Sheldon: I imagine that whoever recorded these songs originally MUST have some cassette copies or something. Plus, the lead singer’s voice is so identifiable. All he’d have to do is sing a few lines for me.
Me: So, how did you come up with the album name "Nothing is Real"?
Sheldon: It’s a line from “Strawberry Fields”, and I felt that it fit the whole mysterious vibe of the project.
Me: Obviously you are making money from this release with the music on iTunes and whatever. If someone does pop up and they wrote the songs will you start giving that person money? What happens then?
Sheldon: All proceeds generated by this project are being kept in reserve, in case we do find the real guys.
Me: Do you think you'll ever find out who Secret Skwirl is?
Sheldon: Right now, I’d be happy to phind my wallet. Have you seen it?
Me: No, I haven't... yet. Okay, let's talk about your other career. when not finding boxes of old tapes and putting music out from a mysterious band you also engineer and produce, right?
Sheldon: It’s true. Guilty as charged.
Me: You worked with so many people. One of which was a guest on the Phile... Ron Sexsmith. Who has been your favorite band or musician you worked with?

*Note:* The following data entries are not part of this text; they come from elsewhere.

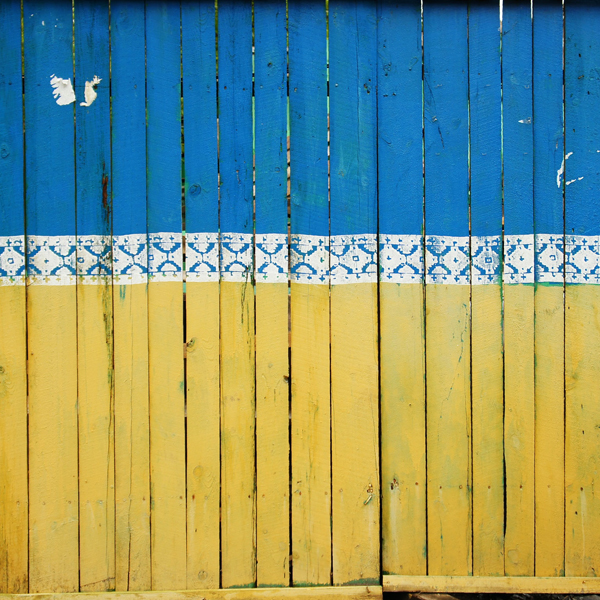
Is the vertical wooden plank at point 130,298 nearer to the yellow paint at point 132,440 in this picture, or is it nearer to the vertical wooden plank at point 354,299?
the yellow paint at point 132,440

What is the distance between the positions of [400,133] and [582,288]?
980 millimetres

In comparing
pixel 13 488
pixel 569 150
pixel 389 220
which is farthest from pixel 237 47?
pixel 13 488

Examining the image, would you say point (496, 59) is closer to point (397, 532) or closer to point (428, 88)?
point (428, 88)

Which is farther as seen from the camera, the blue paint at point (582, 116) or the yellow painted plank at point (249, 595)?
the blue paint at point (582, 116)

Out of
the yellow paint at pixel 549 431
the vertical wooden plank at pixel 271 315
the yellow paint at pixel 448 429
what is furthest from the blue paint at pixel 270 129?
the yellow paint at pixel 549 431

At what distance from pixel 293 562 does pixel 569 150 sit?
2019mm

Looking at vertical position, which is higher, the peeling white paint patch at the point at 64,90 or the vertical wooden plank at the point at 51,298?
the peeling white paint patch at the point at 64,90

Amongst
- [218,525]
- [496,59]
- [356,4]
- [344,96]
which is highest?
[356,4]

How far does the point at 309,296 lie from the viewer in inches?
83.2

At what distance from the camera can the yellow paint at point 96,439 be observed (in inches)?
81.8

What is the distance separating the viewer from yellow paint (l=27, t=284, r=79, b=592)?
2.08 metres

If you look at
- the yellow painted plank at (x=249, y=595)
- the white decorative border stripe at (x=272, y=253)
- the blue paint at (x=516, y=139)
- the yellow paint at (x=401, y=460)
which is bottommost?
the yellow painted plank at (x=249, y=595)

Sheldon: Ron was certainly one my phaves. Ben Harper, Rickie Lee Jones, the list is long. I’ve also played with so many greats. I’d have to say that the entire list of those on my website, are all among my phaves.
Me: I thought you were gonna say Joey Lawrence. You did a session or so with him, right? I didn't know he sang.

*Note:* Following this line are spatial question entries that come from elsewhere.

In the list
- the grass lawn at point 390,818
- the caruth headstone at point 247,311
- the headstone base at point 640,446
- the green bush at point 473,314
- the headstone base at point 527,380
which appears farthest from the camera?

Sheldon: He does sing! He sings great! We did a Sinatra style/big band thing. He was great.
Me: Is there someone you would love to work with?
Sheldon: The list is too long. There are so many. Please, send them all my way.
Me: You also play bass. Is that your main instrument?
Sheldon: Yes. Is there another?
Me: Hmmmm... kazoo. Sheldon, do you have your own band... apart from Secret Skwirl that is?
Sheldon: I have my own rubber band. I believe you call them elastic bands. Does that count?
Me: No, and I call them rubber bands. Sheldon, please come back on the Phile when the next Secret Skwirl album comes out. Go ahead and mention the Secret Skwirl website and any other website you wanna. Good luck, Sheldon.
Sheldon: Well, let’s see. We have secretskwirl.com that ought to do it. By the way, this has been a blast. Is it usual for the interviewee to answer out loud, while alone in a room? That’s how I do it! Cheers!
Me: Thanks, Sheldon.
That about does it for this entry of the Phile. Thanks to Laird Jim as always and Sheldon Gomberg. The Phile will be back tomorrow with the guys from the band Chocolate Robots. Spread the word, not the turd. Don't let snakes and alligators bite you. Bye, love you, bye. Strawberry Blondes Forever!